Rows from a dataset
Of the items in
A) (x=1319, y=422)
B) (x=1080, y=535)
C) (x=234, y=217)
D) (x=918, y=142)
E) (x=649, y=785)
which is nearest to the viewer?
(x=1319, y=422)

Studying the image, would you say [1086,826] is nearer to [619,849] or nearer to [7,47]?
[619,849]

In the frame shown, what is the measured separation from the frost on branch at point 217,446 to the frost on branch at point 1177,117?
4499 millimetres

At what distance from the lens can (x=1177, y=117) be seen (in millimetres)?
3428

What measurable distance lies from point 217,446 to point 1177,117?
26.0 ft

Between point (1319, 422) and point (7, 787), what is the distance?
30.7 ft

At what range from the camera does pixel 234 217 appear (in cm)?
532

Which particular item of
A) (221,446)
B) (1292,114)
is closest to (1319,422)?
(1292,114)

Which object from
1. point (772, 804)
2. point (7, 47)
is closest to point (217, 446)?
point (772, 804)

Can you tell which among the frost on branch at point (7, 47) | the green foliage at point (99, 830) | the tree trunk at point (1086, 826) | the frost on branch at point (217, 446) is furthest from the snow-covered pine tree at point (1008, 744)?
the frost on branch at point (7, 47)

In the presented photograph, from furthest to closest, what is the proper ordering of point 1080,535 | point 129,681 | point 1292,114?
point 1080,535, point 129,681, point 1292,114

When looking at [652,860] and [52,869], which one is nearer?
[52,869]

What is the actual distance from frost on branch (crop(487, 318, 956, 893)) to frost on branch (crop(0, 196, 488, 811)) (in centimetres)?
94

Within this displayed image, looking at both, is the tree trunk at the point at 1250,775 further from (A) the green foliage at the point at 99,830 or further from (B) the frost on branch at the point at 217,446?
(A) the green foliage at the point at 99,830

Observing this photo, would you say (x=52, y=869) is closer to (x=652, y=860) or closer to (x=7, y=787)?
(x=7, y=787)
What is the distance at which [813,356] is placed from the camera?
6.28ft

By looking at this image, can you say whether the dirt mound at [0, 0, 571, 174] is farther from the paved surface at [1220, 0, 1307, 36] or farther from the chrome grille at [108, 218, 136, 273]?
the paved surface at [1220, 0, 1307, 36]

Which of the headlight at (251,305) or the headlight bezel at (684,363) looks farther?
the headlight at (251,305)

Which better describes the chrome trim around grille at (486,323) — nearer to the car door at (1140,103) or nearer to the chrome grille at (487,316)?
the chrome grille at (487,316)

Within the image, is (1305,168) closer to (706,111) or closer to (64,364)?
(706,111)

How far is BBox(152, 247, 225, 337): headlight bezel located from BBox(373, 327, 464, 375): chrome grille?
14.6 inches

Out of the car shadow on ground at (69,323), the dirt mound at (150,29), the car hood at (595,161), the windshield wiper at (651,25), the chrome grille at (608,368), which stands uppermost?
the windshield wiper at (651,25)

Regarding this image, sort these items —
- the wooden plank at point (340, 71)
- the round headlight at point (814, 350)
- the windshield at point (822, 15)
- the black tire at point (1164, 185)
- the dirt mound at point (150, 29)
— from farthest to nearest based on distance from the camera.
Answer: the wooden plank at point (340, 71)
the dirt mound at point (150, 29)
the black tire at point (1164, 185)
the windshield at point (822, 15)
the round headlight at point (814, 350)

• _Do this_
Write out exactly the lines starting with the one that holds "Out of the car" and running through the last line above.

• _Solution to this exercise_
Out of the car shadow on ground at (69,323), the dirt mound at (150,29), the car hood at (595,161), the windshield wiper at (651,25), the chrome grille at (608,368), which stands uppermost?
the windshield wiper at (651,25)

Regarding this image, sort these items —
- the wooden plank at point (340, 71)
- the round headlight at point (814, 350)
- the windshield at point (822, 15)
- the black tire at point (1164, 185)
- the dirt mound at point (150, 29)
— from farthest to nearest based on distance from the camera.
Answer: the wooden plank at point (340, 71)
the dirt mound at point (150, 29)
the black tire at point (1164, 185)
the windshield at point (822, 15)
the round headlight at point (814, 350)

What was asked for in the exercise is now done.